[Source records]
----

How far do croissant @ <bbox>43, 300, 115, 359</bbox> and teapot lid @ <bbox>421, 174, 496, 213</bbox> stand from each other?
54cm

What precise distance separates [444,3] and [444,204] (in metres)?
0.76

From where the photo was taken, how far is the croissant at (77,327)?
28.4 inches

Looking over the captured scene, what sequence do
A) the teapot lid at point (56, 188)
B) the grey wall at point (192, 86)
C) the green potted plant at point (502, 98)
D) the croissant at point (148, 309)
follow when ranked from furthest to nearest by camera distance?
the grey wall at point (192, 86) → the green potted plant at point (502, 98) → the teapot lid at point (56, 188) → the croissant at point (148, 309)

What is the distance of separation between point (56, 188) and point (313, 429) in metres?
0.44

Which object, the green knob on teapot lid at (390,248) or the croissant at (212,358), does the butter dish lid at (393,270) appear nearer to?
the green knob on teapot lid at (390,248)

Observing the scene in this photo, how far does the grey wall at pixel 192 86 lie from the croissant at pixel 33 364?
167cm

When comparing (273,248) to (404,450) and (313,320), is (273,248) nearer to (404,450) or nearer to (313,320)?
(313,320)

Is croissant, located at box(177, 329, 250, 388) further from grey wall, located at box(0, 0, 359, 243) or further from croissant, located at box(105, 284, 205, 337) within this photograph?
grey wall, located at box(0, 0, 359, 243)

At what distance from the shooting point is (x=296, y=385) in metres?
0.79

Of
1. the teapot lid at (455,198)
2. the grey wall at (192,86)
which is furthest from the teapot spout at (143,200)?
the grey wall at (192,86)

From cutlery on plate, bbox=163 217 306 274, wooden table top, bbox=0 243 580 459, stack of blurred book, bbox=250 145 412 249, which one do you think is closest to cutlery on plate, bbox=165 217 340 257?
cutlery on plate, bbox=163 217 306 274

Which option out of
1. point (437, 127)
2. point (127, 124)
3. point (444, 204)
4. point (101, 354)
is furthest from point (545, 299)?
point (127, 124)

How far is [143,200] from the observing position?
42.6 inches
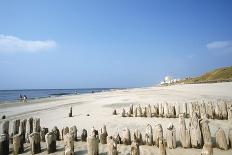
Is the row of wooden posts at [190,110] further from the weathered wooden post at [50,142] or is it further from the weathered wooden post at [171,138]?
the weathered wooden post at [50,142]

----

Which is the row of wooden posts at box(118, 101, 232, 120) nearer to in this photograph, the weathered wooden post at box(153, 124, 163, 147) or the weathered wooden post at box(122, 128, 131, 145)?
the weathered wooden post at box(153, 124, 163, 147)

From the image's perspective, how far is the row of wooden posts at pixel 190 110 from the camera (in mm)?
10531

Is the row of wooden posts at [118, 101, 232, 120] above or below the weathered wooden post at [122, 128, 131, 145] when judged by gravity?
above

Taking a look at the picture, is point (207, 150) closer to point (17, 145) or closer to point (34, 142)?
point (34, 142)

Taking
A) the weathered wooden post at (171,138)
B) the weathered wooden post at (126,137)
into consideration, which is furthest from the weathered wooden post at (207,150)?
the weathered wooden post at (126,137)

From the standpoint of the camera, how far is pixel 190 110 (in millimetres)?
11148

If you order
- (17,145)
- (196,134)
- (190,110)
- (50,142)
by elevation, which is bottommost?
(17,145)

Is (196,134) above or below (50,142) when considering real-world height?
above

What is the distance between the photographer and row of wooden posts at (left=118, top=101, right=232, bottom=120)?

----

# REQUIRED WORK
Quote the listing lines from the one containing "Is (196,134) above" through the one containing "What is the distance between", inclusive.

# EXERCISE SOLUTION
Is (196,134) above or below (50,142) when considering real-world height?
above

What is the distance between the photographer and row of wooden posts at (left=118, top=101, right=232, bottom=120)?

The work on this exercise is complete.